LeGo CertHub v0.16.0

[v0.16.0] - 2023-11-25

Caution

This version's binary and docker images have been removed due to
a security flaw. Migrate away from this version IMMEDIATELY!

The frontend has been completely updated to TypeScript with full type
safety. This involved a ton of code changes, please report any issues.

If you experience something breaking, the previous version has the same
config and database versions, so report the issue and downgrade both
the frontend and the backend binary to the previous version.

Added

• Add redirect if invalid page is specified when viewing a table of
  things (e.g. keys, certs, etc).
• Add redirect of any frontend path when logged out to the main root
  path.

Changed

• Complete overhaul to implement TypeScript.
• Overhaul backend responses to be more detailed and consistent.
• Update contexts and hooks on frontend for a little bit more sanity.
• Updated input handler to use recursion and support any depth object.
  Also changed methodology of the handler to make it compatible with
  type safety.
• Show success or error message on password change.
• Update frontend server url validation to confirm only valid
  characters in addition to https.
• Submit button on forms is always enabled.
• Use regex for field name matching to look up value type and error
  message.
• Remove some info from displaying on providers summary page. To get
  all of the details, click into 'Edit'.
• Update type for validation errors and method of recording errors.
• Update frontend dependencies.

Fixed

• Update Axios version to address a security issue.
• Show success or error message on password change.
• Fix sorting of account list by environment column.
• Add missing CSR 'State' field.

Removed

N/A

LeGo CertHub v0.15.2

[v0.15.2] - 2023-11-06

Caution

This version's binary and docker images have been removed due to
a security flaw. Migrate away from this version IMMEDIATELY!
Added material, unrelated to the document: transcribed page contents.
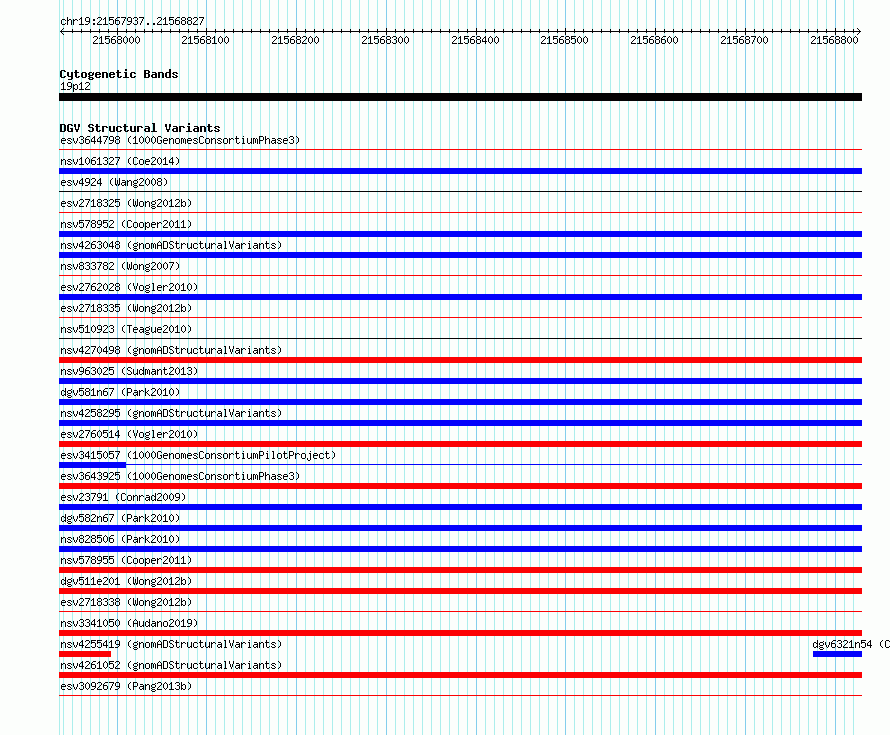 chr19:21567937..21568827

21568000 21568100 21568200 21568300 21568400 21568500 21568600 21568700 21568800

Cytogenetic Bands
19p12

DGV Structural Variants
esv3644798 (1000GenomesConsortiumPhase3)
nsv1061327 (Coe2014)
esv4924 (Wang2008)
esv2718325 (Wong2012b)
nsv578952 (Cooper2011)
nsv4263048 (gnomADStructuralVariants)
nsv833782 (Wong2007)
esv2762028 (Vogler2010)
esv2718335 (Wong2012b)
nsv510923 (Teague2010)
nsv4270498 (gnomADStructuralVariants)
nsv963025 (Sudmant2013)
dgv581n67 (Park2010)
nsv4258295 (gnomADStructuralVariants)
esv2760514 (Vogler2010)
esv3415057 (1000GenomesConsortiumPilotProject)
esv3643925 (1000GenomesConsortiumPhase3)
esv23791 (Conrad2009)
dgv582n67 (Park2010)
nsv828506 (Park2010)
nsv578955 (Cooper2011)
dgv511e201 (Wong2012b)
esv2718338 (Wong2012b)
nsv3341050 (Audano2019)
nsv4255419 (gnomADStructuralVariants)
dgv6321n54 (C
nsv4261052 (gnomADStructuralVariants)
esv3092679 (Pang2013b)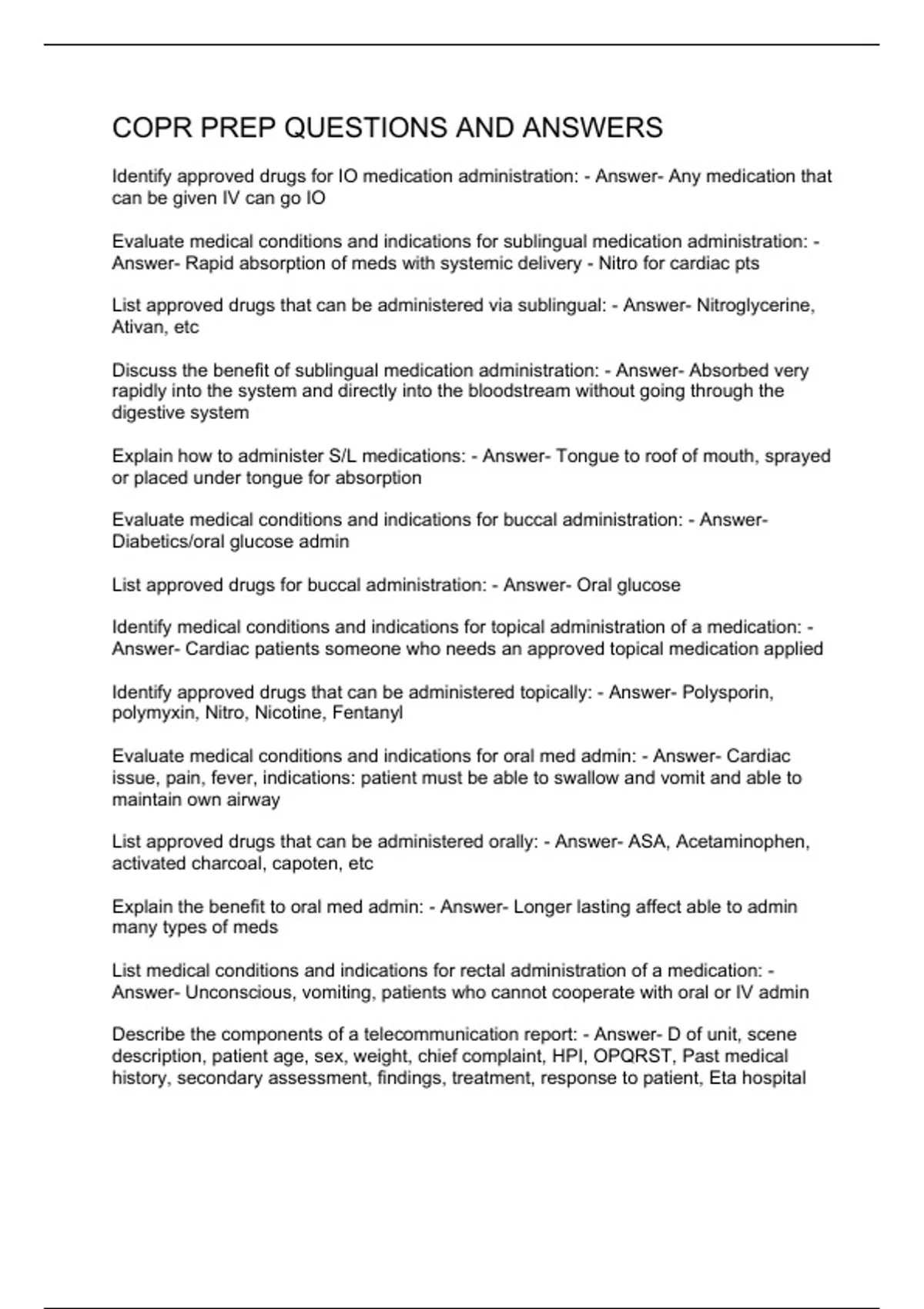 COPR PREP QUESTIONS AND ANSWERS

Identify approved drugs for IO medication administration: - Answer- Any medication that can be given IV can go IO

Evaluate medical conditions and indications for sublingual medication administration: - Answer- Rapid absorption of meds with systemic delivery - Nitro for cardiac pts

List approved drugs that can be administered via sublingual: - Answer- Nitroglycerine, Ativan, etc

Discuss the benefit of sublingual medication administration: - Answer- Absorbed very rapidly into the system and directly into the bloodstream without going through the digestive system

Explain how to administer S/L medications: - Answer- Tongue to roof of mouth, sprayed or placed under tongue for absorption

Evaluate medical conditions and indications for buccal administration: - Answer- Diabetics/oral glucose admin

List approved drugs for buccal administration: - Answer- Oral glucose

Identify medical conditions and indications for topical administration of a medication: - Answer- Cardiac patients someone who needs an approved topical medication applied

Identify approved drugs that can be administered topically: - Answer- Polysporin, polymyxin, Nitro, Nicotine, Fentanyl

Evaluate medical conditions and indications for oral med admin: - Answer- Cardiac issue, pain, fever, indications: patient must be able to swallow and vomit and able to maintain own airway

List approved drugs that can be administered orally: - Answer- ASA, Acetaminophen, activated charcoal, capoten, etc

Explain the benefit to oral med admin: - Answer- Longer lasting affect able to admin many types of meds

List medical conditions and indications for rectal administration of a medication: - Answer- Unconscious, vomiting, patients who cannot cooperate with oral or IV admin

Describe the components of a telecommunication report: - Answer- D of unit, scene description, patient age, sex, weight, chief complaint, HPI, OPQRST, Past medical history, secondary assessment, findings, treatment, response to patient, Eta hospital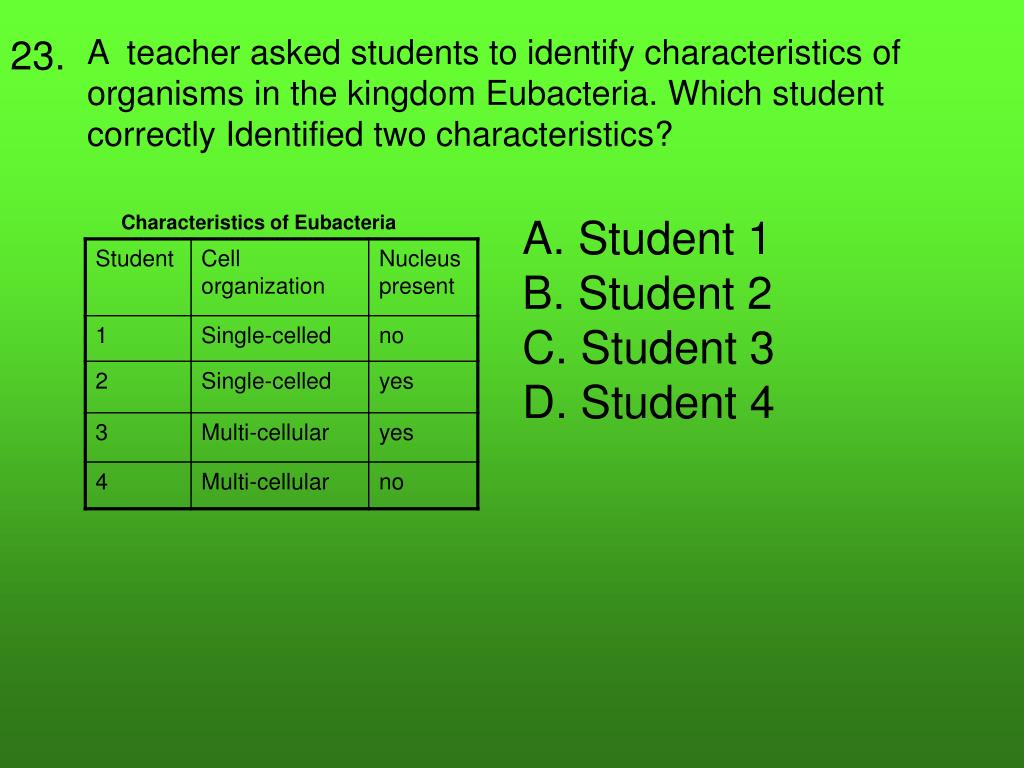 23. A teacher asked students to identify characteristics of organisms in the kingdom Eubacteria. Which student correctly Identified two characteristics?

Characteristics of Eubacteria

| Student | Cell organization | Nucleus present |
|---|---|---|
| 1 | Single-celled | no |
| 2 | Single-celled | yes |
| 3 | Multi-cellular | yes |
| 4 | Multi-cellular | no |

A. Student 1
B. Student 2
C. Student 3
D. Student 4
This release is quality of life. It mainly addresses things related to
logging.

Added

• Info log logout success.

Changed

• Tweak wording on frontend describing the order queue.
• Reorder CSP params.
• Rename error handling middleware to not use the word error.

Fixed

• Fix inaccurate info logging of certain information when serving the
  frontend. This was creating log clutter that should only be in debug.
• Fix CSP whitespace on default policy.
• Fix typing of json response Message field.

Removed

N/A

LeGo CertHub v0.15.1

[v0.15.1] - 2023-10-31

Caution

This version's binary and docker images have been removed due to
a security flaw. Migrate away from this version IMMEDIATELY!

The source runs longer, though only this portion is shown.